The Evolution of the Blogger


Krista Anna Lewis as a NYFW street style photographer for the Man Repeller

A recent trend in the fashion industry is the emergence of blogging as a full-time career; the rise of social media has made broadcasting content easier than ever before. Industry pioneers such as Danielle Bernstein of WeWoreWhat, Arielle Silverman of Something Navy, and Aimee Song of Song of Style have managed to create blogs that produce relevant content in a way that has allowed them to boast the title of professional bloggers. These blogs have teams of people generating posts, massive social media followings, and front row seats at top runway shows. Leandra Medine of Man Repeller and Tavi Gevinson of Rookie have also created blogging platforms equipped with staff writers who now cover stories that transcend the fashion world. But, the evolution of blogging has created noticeable tension among some of the industry’s biggest faces.

Strong comments were made in one of Vogue’s reviews of Milan fashion week when Sally Singer, Vogue’s creative digital director said, “Note to bloggers who change head-to-toe, paid-to-wear outfits every hour: Please stop. Find another business. You are heralding the death of style.”

In addition to this comment Alessandra Codinha, a Vogue fashion news editor, said, “Rather than a celebration of any actual style, it seems to be about turning up, looking ridiculous, posing, twitching in your seat as you check your social media feeds, fleeing, changing, repeating… It’s all pretty embarrassing- even more so when you consider what else is going on in the world. (Have you registered to vote yet? Don’t forget the debate on Monday!).”

And those comments definitely did not go unnoticed by prominent super bloggers: they have since responded scolding the magazine for their outdated point of view.  Danielle Bernstein responded by posting a lengthy Instagram saying, “I’d like to give Vogue the benefit of the doubt here and say that a few old-school editors representing an archaic mindset of the prestigious publication rattled off some thoughtless, bitter comments.

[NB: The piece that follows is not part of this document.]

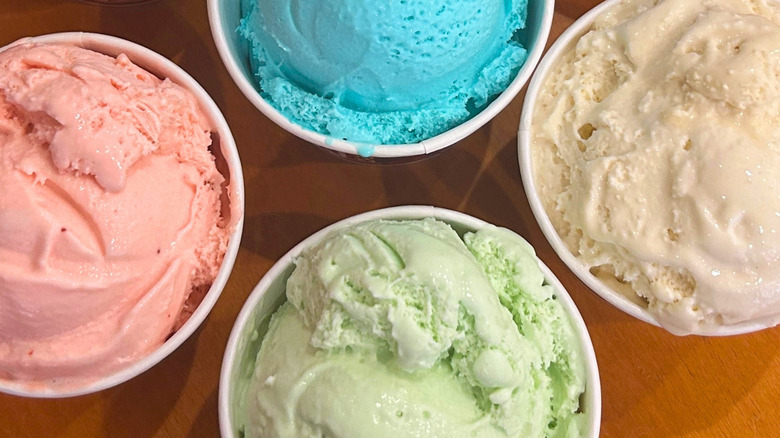 Top view of four separate cups of Cold Stone ice cream flavors, including Strawberry, Cotton Candy, Mint, and Cookie Dough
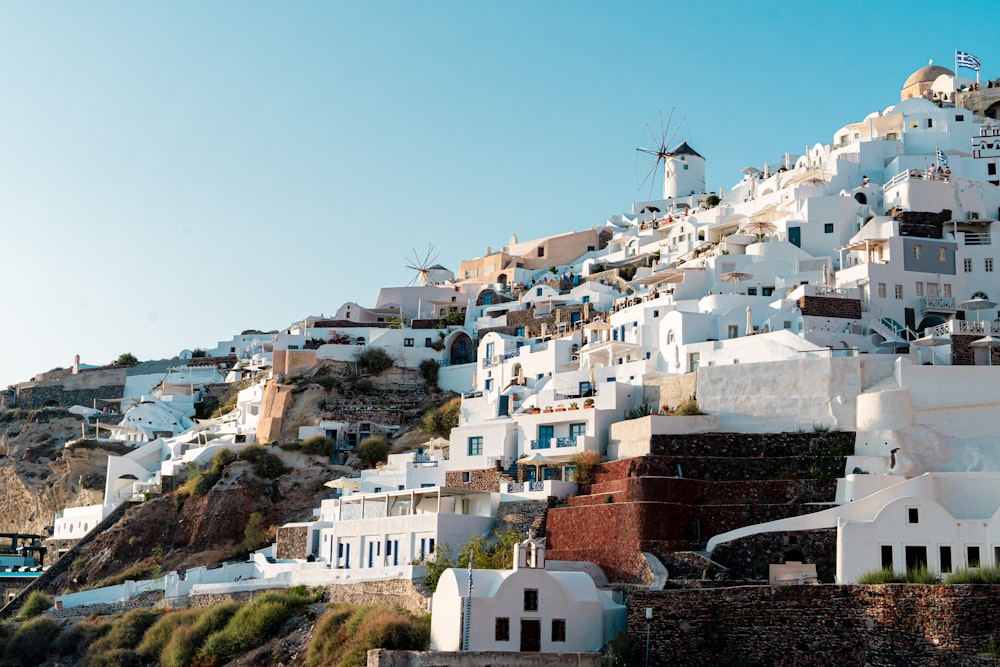 a very tall white building on a hill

Perhaps they’ll change their opinions after reading the responses of countless bloggers, followers, and readers alike who are firing back with their own opinions on who and what matters in our industry. I think it’s safe to say almost every designer, brand, and model in the fashion industry owes some of their success to the rise of social media and digital content.”

Caroline Vreeland, great-granddaughter of former Vogue editor-in-chief Diana Vreeland, shamed the magazine and said in another Instagram post, “This certainly isn’t the Vogue voice my great-grandmother once stood for.” This comment likely stung the magazine, given the treasured relationship that once existed among Vogue and the Vreelands.

A question that still remains with this ongoing narrative is how exactly supermodels such as Kendall Jenner and Gigi Hadid, who have both appeared on American Vogue covers, differ from fashion bloggers, since they both attribute a lot of their success to the rise of social media and creating personal brands for themselves. While Vogue has embraced many ‘Instagram celebrities,’ they have demonstrated a severe reluctance to extending that same courtesy to bloggers. In Vogue’s defense, it is threatening to see a rapid shift in an industry which was previously dominated by the same publication for decades especially when it seems like bloggers have gained millions of Instagram followers overnight and now they’re sitting next to legendary editors and buyers who have poured themselves into their careers for years. But, being a student myself, blogging is the most accessible way to break into the fashion industry.

Will Vogue continue to stifle young professionals looking to develop a career in fashion through blogging? Only time will tell.